Problem to solve:
Write out the whole listing again, exactly.
↓
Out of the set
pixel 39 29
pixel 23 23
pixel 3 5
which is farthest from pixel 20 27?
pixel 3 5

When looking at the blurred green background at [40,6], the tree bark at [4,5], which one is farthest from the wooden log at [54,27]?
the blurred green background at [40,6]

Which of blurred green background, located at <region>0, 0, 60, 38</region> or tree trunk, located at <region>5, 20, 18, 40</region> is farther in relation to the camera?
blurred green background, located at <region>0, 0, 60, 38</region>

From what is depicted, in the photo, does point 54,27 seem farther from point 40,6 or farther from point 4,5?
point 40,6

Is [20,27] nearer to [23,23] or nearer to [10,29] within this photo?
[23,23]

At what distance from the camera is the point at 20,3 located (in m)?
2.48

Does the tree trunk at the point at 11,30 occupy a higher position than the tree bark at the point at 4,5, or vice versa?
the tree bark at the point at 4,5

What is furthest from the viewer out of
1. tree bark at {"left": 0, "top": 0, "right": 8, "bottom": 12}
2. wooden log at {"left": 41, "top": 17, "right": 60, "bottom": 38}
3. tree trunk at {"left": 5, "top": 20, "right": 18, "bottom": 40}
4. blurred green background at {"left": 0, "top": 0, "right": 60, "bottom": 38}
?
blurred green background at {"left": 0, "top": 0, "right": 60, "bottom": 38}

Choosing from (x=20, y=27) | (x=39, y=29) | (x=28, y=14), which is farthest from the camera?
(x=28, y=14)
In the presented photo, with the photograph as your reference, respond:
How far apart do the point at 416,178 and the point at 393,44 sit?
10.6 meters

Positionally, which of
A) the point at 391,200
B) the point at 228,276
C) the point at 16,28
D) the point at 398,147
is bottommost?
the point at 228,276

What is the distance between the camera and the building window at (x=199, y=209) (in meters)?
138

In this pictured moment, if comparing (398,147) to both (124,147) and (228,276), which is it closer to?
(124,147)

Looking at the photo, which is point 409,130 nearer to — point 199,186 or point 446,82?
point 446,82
↑
Solved problem:
Out of the set
pixel 39 29
pixel 23 23
pixel 3 5
which is farthest from pixel 20 27?
pixel 3 5

When looking at the blurred green background at [40,6], the tree bark at [4,5], which one is farthest from the wooden log at [54,27]?
the blurred green background at [40,6]

Which of blurred green background, located at <region>0, 0, 60, 38</region> or tree trunk, located at <region>5, 20, 18, 40</region> is farther in relation to the camera?
blurred green background, located at <region>0, 0, 60, 38</region>

From what is depicted, in the photo, does point 54,27 seem farther from point 40,6 or farther from point 4,5?
point 40,6

Is [20,27] nearer to [23,23] or nearer to [10,29] within this photo?
[23,23]

At what distance from the camera is the point at 20,3 located (in m)?
2.48

Does the tree trunk at the point at 11,30 occupy a higher position than the tree bark at the point at 4,5, or vice versa?
the tree bark at the point at 4,5

What is furthest from the viewer out of
1. tree bark at {"left": 0, "top": 0, "right": 8, "bottom": 12}
2. wooden log at {"left": 41, "top": 17, "right": 60, "bottom": 38}
3. tree trunk at {"left": 5, "top": 20, "right": 18, "bottom": 40}
4. blurred green background at {"left": 0, "top": 0, "right": 60, "bottom": 38}
?
blurred green background at {"left": 0, "top": 0, "right": 60, "bottom": 38}

Choosing from (x=20, y=27) | (x=39, y=29) | (x=28, y=14), which is farthest from the camera?
(x=28, y=14)
In the presented photo, with the photograph as your reference, respond:
How far apart do the point at 416,178 and the point at 393,44 sit?
10.6 meters

Positionally, which of
A) the point at 391,200
B) the point at 228,276
C) the point at 16,28
D) the point at 398,147
is bottommost?
the point at 228,276

What is the distance between the camera and the building window at (x=199, y=209) (in meters)?
138

In this pictured moment, if comparing (398,147) to both (124,147) and (228,276), which is it closer to?
(124,147)

Looking at the photo, which is point 409,130 nearer to — point 199,186 or point 446,82?
point 446,82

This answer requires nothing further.